Exercise: Would you print only the lines running from the one with "AOSIF 200kva diesel" to the final line of the data below, word for word and without pictures?

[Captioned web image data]
Segment Open

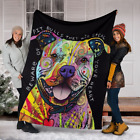 Dog Lover Gifts Cute Pitbull Dog Color Painting Sherpa Fleece Blanket A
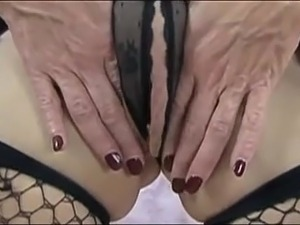 young girl clit video long amateur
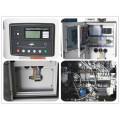 AOSIF 200kva diesel generator power by Cummins diesel engine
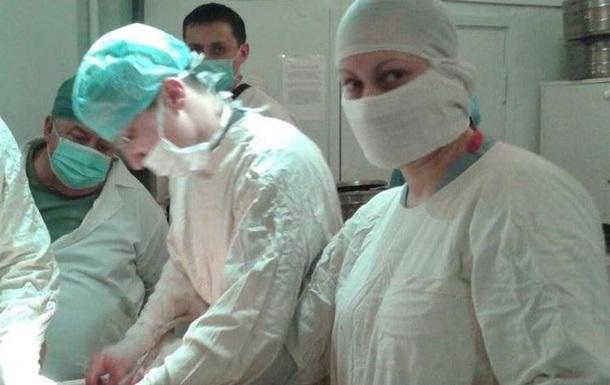 В зоне АТО прекратил работу волонтерский госпиталь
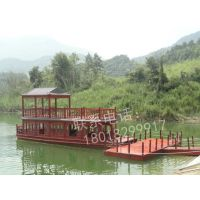 湖北湖南定做大型餐饮娱乐船画舫木船公园景点船 中式观光游船电动客船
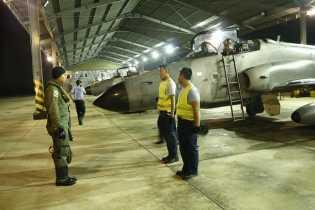 Skadron Udara Lanud Roesmin Nurjadin Kembali Lakukan Latihan Terbang Malam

Segment Closed

Answer section:
 AOSIF 200kva diesel generator power by Cummins diesel engine
 В зоне АТО прекратил работу волонтерский госпиталь
 湖北湖南定做大型餐饮娱乐船画舫木船公园景点船 中式观光游船电动客船
 Skadron Udara Lanud Roesmin Nurjadin Kembali Lakukan Latihan Terbang Malam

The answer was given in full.